Point of order: Those of us who flew C-130s called them “Trash Haulers.”

In counterpoint to his enthusiasm for dropping bombs and napalm, Clark also writes of his disgust for war, coupled with compassion for those who lose their lives as a consequence.

Beyond his flying stories, Clark establishes himself as a war observer who is distraught by everything going on around him—except for people who cater to him. At the same time, he maintains a mental detachment through devouring books he always wanted to read and by writing his journal and letters to his wife.

Clark describes what he saw and did while stationed at Cam Ranh Bay practically down to each heartbeat of each event. His writing recipe demands details and more details based on his experience, historical facts, quotations (including words from Leonardo da Vinci, Lenin, and Churchill), and random dashes of poetry. He stirs together insights from nearly every day of his year in Vietnam.
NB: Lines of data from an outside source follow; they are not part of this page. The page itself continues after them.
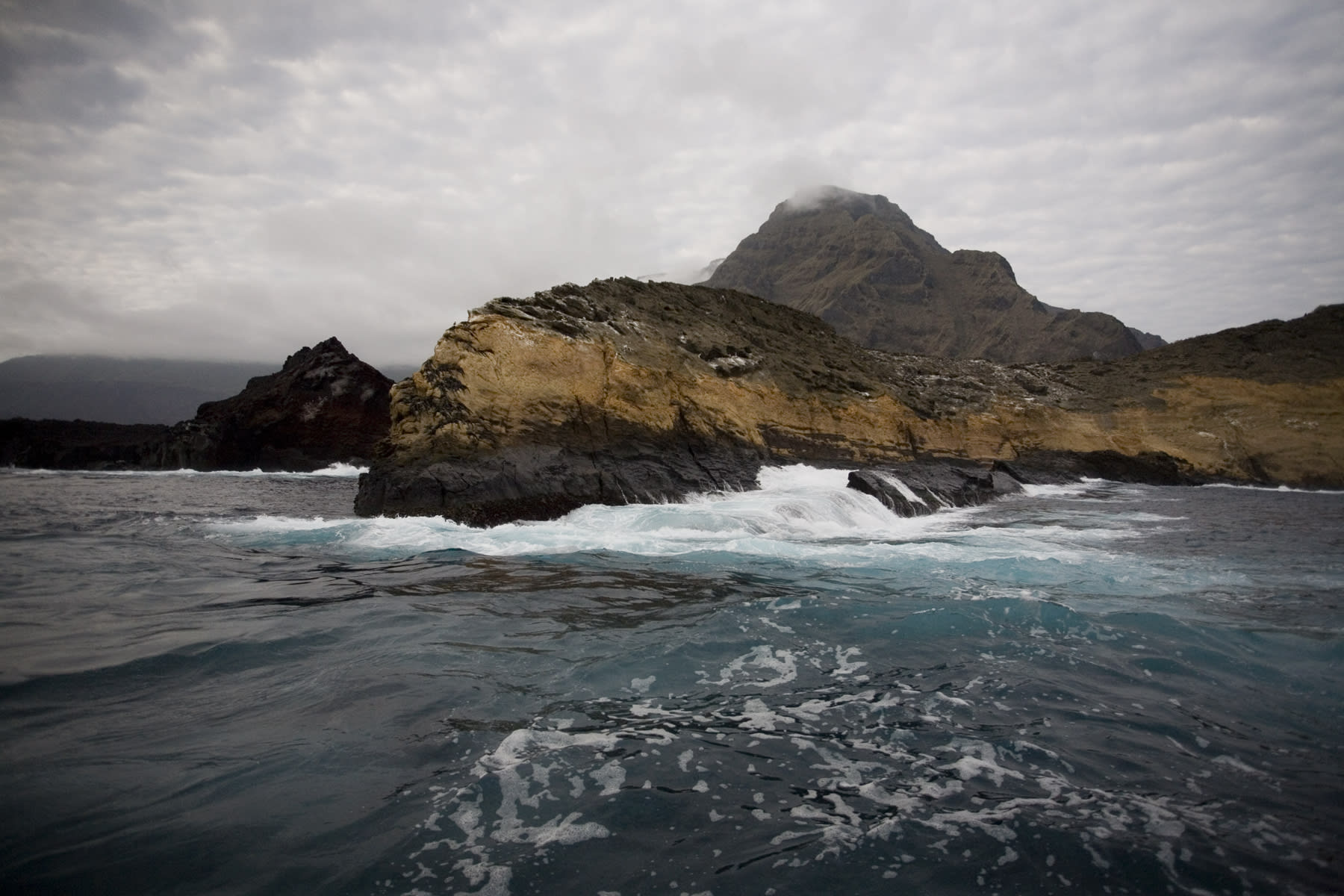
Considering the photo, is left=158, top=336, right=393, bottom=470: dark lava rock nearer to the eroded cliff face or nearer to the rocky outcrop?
the rocky outcrop

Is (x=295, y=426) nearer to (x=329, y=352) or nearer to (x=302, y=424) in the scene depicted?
(x=302, y=424)

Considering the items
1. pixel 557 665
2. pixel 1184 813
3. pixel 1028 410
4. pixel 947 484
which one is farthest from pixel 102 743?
pixel 1028 410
The result is a memoir that gives readers an opportunity to learn more than they ever expected (or perhaps wanted to know) about F-4C Phantom and Air Force operations, for starters. Among other topics, Clark covers wasteful military practices, governments, shrews (the animal), the Vietnam War’s purpose, revolutions, lepers, the Air Force and Navy’s work with ground forces, William Faulkner, danger, and personalities—to name a few—along with many admonitions.

His breadth and depth of explanations reminded me of the old joke about the guy who tells you how to build Big Ben when you only want to know the time of day.

To his credit, Clark recognizes this rhetorical weakness and professes that, to him, “there is no such thing as useless knowledge.”

Dr. ClarkFundamentally, he searches for truth but understands the difficulty in finding it. In doing so, Clark reveals himself—whether or not the light is favorable. Facing the facts recorded in his journal puts the older Clark in an eye-to-eye confrontation with his youthful, cocksure, egotistical self. Can either man deny the other?

Clark’s prose is so distinct that it frequently made me smile. His sentences can be diagram-defying marvels of construction. He masterfully belittles people, places, and practices that he dislikes. He possesses a world-class intellect, but occasionally repeats himself.

Despite the drawbacks, Clark’s six-hundred-plus-page memoir provided captivating reading over many long stretches. His feats continually raised the high-water mark of adventure that he set during his first month in country.